The following list are the 10 inaugural faculty fellows and their proposed courses:
- Cory Alix, Adjunct Professor in Humanities, is partnering with The Thoreau Society to have students research environmental topics within their disciplines and contribute to conversations about climate change-related challenges facing all life on Earth.
- Diane Beltran, Adjunct Professor of Writing Studies, Rhetoric, and Composition, is partnering with the Rhode Island Collections at the Providence Public Library to teach students how to analyze and interpret memory texts – including building and street names, monuments and memorials – in the public realm.
- Charlotte Carrington-Farmer, Associate Professor of History, will have students research sites associated with enslaved peoples in Rhode Island in support of placement of Slave History Medallion markers, in collaboration with community partner the Rhode Island Slave Histories Medallions Project.
- Alexander Castro, Adjunct Professor of Visual Arts, will teach a course on curatorial strategies where students will plan, install, and promote a visual art exhibit.
- Laura D’Amore, Professor of Cultural Studies, will introduce students to the Public Humanities and Arts in a foundations course that highlights the Co-Lab’s mission of telling hidden and untold stories through a reciprocal, ethical, equity-centered lens.
- Brian Hendrickson, Associate Professor of Writing Studies, Rhetoric, and Composition, will teach a course focused on how the public humanities and arts can contribute to the advancement of cultural tourism initiatives, in collaboration with community partner the Providence Cultural Equity Initiative.
- Liliya Krys-Burhoe, Adjunct Professor of Visual Arts, will instruct students in how to develop a visual arts curriculum for incarcerated people as a form of art therapy and rehabilitation.
- Bernardo Motta, Associate Professor of Journalism, will teach students a graduate-level methodologies course to research, plan, fund, execute, and evaluate community engagement projects in public humanities and the arts.
- Fernanda Righi, Lecturer in Spanish, Latin American and Latino Studies, and Gender and Sexuality Studies, will lead a course focused on Spanish speaking people in Rhode Island, allowing students to enhance their proficiency in the language and immerse themselves in the culture and history of the state, in collaboration with community partner Rhode Island Latino Arts.
- Elizabeth Rosner, Adjunct Professor of Music, will teach a course about storytelling in the arts and culture nonprofit sector in partnership with The Avenue Concept.
Having each course housed within the faculty member’s department will embed the Public Humanities and Arts into various academic disciplines, helping to build the university’s interdisciplinary curriculum offerings and highlighting community-engaged work within the new general education curriculum launching this fall, Stiles said. These courses are expected to be offered in the beginning of the Spring 2024 semester.
For example, Stiles said, a student majoring in Aquaculture and Aquarium Science who minors in PHA would learn how to manage public-facing projects, programming, and interpretation and nonprofit management, and an Environmental Science major would learn how to go beyond data to communicate the human impacts, associations, and implications of empirical findings.

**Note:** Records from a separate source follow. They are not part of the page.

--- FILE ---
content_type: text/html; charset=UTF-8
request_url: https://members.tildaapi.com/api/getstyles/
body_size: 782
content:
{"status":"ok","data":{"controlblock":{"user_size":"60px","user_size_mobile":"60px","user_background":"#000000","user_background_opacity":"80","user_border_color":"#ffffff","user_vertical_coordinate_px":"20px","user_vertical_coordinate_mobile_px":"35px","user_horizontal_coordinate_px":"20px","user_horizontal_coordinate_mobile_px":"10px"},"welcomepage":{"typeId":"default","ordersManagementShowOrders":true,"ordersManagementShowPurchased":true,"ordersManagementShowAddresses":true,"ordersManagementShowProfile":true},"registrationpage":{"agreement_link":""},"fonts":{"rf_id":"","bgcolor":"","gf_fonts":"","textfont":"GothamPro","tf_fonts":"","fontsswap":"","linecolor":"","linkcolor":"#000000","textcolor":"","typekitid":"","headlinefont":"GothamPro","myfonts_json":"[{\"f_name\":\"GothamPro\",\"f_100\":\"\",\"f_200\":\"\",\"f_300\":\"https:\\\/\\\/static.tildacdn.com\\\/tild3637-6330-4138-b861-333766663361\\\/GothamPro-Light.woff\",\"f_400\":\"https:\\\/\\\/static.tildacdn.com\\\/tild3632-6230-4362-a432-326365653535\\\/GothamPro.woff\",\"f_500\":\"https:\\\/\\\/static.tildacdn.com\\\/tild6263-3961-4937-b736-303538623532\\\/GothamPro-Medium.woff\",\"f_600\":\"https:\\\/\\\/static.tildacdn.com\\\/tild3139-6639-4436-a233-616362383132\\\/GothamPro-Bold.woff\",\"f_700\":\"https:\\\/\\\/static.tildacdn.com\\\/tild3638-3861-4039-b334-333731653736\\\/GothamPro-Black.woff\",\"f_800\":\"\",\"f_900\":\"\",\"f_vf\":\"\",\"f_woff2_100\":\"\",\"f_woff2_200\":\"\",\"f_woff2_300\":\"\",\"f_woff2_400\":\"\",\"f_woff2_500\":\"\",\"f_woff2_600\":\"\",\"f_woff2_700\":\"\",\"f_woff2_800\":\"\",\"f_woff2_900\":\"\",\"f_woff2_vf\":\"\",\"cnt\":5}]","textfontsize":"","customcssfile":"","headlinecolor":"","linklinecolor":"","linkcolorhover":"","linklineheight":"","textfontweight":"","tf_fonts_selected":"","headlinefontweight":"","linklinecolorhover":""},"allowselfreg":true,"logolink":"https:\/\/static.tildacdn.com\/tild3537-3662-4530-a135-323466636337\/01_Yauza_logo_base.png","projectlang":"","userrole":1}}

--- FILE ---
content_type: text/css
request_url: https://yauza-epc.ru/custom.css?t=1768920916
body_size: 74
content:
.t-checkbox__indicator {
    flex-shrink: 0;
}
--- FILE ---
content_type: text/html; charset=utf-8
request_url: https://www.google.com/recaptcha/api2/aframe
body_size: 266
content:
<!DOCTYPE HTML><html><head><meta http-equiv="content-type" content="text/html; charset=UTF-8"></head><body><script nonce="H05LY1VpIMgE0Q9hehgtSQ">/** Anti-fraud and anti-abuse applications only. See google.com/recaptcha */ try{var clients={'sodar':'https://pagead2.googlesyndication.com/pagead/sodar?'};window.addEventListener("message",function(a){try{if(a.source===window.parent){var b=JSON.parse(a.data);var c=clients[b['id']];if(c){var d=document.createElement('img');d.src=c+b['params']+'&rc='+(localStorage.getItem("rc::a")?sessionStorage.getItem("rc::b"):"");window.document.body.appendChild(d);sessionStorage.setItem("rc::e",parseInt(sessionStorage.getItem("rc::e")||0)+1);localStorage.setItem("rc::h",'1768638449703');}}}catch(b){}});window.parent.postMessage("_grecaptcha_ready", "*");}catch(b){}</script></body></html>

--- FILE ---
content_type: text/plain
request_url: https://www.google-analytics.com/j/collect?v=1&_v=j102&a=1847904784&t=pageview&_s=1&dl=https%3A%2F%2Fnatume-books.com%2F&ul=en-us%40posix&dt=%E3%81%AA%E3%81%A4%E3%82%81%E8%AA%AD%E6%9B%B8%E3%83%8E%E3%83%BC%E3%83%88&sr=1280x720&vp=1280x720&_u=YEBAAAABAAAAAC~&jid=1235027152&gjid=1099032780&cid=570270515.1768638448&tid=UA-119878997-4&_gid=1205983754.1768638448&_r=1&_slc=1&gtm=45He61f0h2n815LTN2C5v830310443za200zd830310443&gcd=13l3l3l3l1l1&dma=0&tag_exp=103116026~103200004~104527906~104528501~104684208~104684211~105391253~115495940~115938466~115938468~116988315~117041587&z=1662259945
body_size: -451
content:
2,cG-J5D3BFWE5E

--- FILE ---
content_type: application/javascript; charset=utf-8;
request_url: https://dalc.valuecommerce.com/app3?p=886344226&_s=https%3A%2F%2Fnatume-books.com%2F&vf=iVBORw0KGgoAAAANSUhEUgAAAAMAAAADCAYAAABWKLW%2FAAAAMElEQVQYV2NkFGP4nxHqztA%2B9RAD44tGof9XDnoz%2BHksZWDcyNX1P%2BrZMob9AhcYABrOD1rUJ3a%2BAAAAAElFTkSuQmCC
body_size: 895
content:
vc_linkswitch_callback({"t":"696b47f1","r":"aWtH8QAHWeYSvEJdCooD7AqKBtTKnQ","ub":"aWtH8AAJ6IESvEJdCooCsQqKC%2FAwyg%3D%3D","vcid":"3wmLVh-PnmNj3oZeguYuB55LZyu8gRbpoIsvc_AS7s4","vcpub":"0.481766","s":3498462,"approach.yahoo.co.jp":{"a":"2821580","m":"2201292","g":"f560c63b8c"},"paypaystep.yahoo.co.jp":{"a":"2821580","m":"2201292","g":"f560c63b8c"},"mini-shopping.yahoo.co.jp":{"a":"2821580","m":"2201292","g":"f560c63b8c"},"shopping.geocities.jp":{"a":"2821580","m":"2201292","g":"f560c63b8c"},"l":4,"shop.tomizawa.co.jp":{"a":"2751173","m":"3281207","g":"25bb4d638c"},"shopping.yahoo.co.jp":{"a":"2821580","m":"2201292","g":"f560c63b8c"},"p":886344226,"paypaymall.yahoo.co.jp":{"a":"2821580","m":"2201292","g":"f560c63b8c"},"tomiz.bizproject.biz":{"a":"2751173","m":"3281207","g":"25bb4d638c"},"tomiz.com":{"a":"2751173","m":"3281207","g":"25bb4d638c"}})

“The support from the National Endowment for the Humanities is a catalyst for RWU faculty and students to collaborate with communities in exploring the ways that the humanities can address the pressing problems and fundamental questions we face today,” Stiles said. “The support for our curriculum development, faculty and student engagement, and bringing scholars and community organizations together enables RWU to showcase the value of the humanities and interdisciplinary, community-engaged inquiry in fostering student success and greater civic health.”